Alice Pieszecki inventó en su día un infalible método para unir a todas las bolleras de la ciudad y tener un claro mapa de acción-reacción-friccón. Sí, sobre todo de fricción. Alice era una tía lista, pero es que en esa década no se estilaba tanto Facebook, mucho menos Instagram y, queridas exnovias de mi vida, por mucho que subáis una foto con dos horas de diferencia, veo que estáis en el mismo lugar. El mapa de conexiones funcionaba porque había una lealtad para con el mundo bolleril, lo veías claro y tirabas las flechas con rotulador negro hacia una nueva presa caída pero con cierta dignidad. Ahora no, ahora cualquiera es amiga de amiga y, ¡casualidad! Tienen mucho en común: TÚ.

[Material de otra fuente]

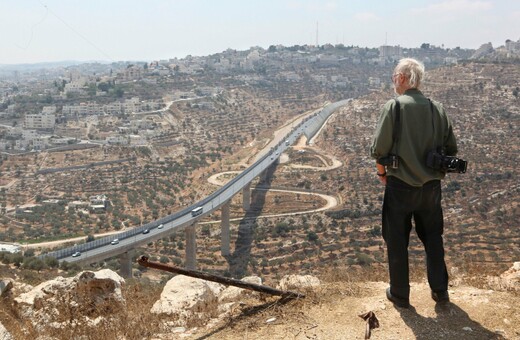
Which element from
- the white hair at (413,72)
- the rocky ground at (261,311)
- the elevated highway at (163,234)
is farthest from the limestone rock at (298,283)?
the elevated highway at (163,234)

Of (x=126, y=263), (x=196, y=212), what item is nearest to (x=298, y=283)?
(x=126, y=263)

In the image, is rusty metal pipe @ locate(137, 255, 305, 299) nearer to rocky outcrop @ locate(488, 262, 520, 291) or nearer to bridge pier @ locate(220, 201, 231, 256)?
rocky outcrop @ locate(488, 262, 520, 291)

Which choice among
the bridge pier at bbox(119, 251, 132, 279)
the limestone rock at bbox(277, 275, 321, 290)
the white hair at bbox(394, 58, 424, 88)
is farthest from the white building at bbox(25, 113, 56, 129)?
the white hair at bbox(394, 58, 424, 88)

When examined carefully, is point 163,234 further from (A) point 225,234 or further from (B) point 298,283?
(B) point 298,283

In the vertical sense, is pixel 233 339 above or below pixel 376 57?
below

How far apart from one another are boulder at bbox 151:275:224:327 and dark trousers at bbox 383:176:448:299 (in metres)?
1.43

La primera reacción es la sorpresa. Te lo esperases o no, has de hacerte la sorprendida. Te guardas para ti todas las cosas que tenías en común con ambas y deshechas la posibilidad de decirle a alguien que, efectivamente, la segunda te recordó a la primera y siempre supiste que serían buenas amigas si se conocieran. Pues bien, se han conocido y ahora juegan al escondite bajo las sábanas. Como contigo pero sin ti.

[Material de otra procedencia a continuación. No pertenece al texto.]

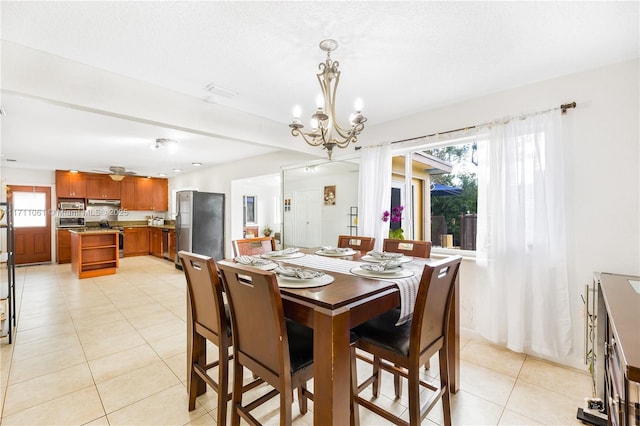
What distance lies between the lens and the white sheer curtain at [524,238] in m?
2.23

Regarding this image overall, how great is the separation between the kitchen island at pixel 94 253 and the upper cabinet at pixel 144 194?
233 centimetres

Es igual, ya las has olvidado. Ponte la coraza y finge la siguiente reacción: la vergüenza ajena. Cuando ya la gente de tu círculo se hace eco y empieza a preguntar, la sorpresa ya no vale. Has de quedar por encima, debes hacerlo, es tu obligación como guardiana personal de tu ego. “Pssss… Anda que no hay personas en el mundo que tienen que recurrir a mi agenda”. O puedes añadirle un tono de humor diciendo: “He estado con tantas que era inevitable que algunas se encontraran”. Bueno, cálmate, fucker. La risa nerviosa te delata. Ahora mismo las odias.

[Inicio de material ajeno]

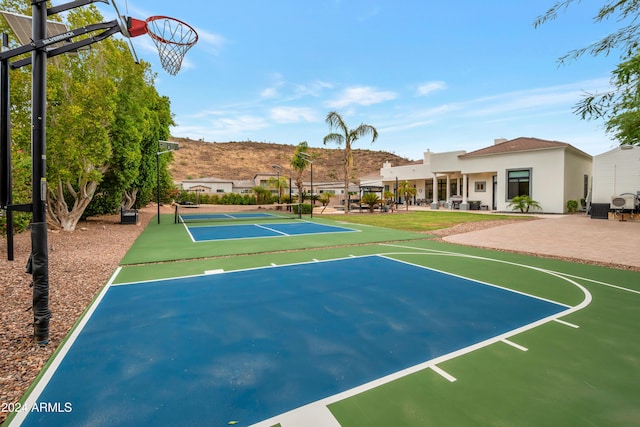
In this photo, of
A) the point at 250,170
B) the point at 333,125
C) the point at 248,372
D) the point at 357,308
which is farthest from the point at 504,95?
the point at 250,170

Nuestra gran amiga la melancolía se despierta en este tipo de ocasiones erotico-festivas (para nada) y le da por tocar tu puerta con medio litro de helado de brownie y veintisiete paquetes de kleenex. Resulta que la primera fue un gran amor, pero te hizo daño y, aún queriéndola, hizo aguas la relación y saltaste del barco. Navegaste a la deriva hasta la segunda, que era una preciosa isla tropical donde fuiste tremendamente feliz hasta que la deforestaste porque te habías acostumbrado a la frialdad de un buque de guerra y necesitabas drama y movida para sentir emoción. Ahora resulta que ese barco ha atracado en esa isla que dejaste marchita y están juntas plantando lirios y cosechando fresas en el huerto urbano que se han montado en el centro de tu misma ciudad. Tienen un gato, leen a Bukowski por las noches y sacan fotos a sus vasos de Starbucks con sus nombres. Ahora solo te queda ahorrar porque te invitarán a su boda, faltaría más, que sin ti ellas no serían más que dos desconocidas buscándose. ¡Ay, naufraga! Tómatelo con humor.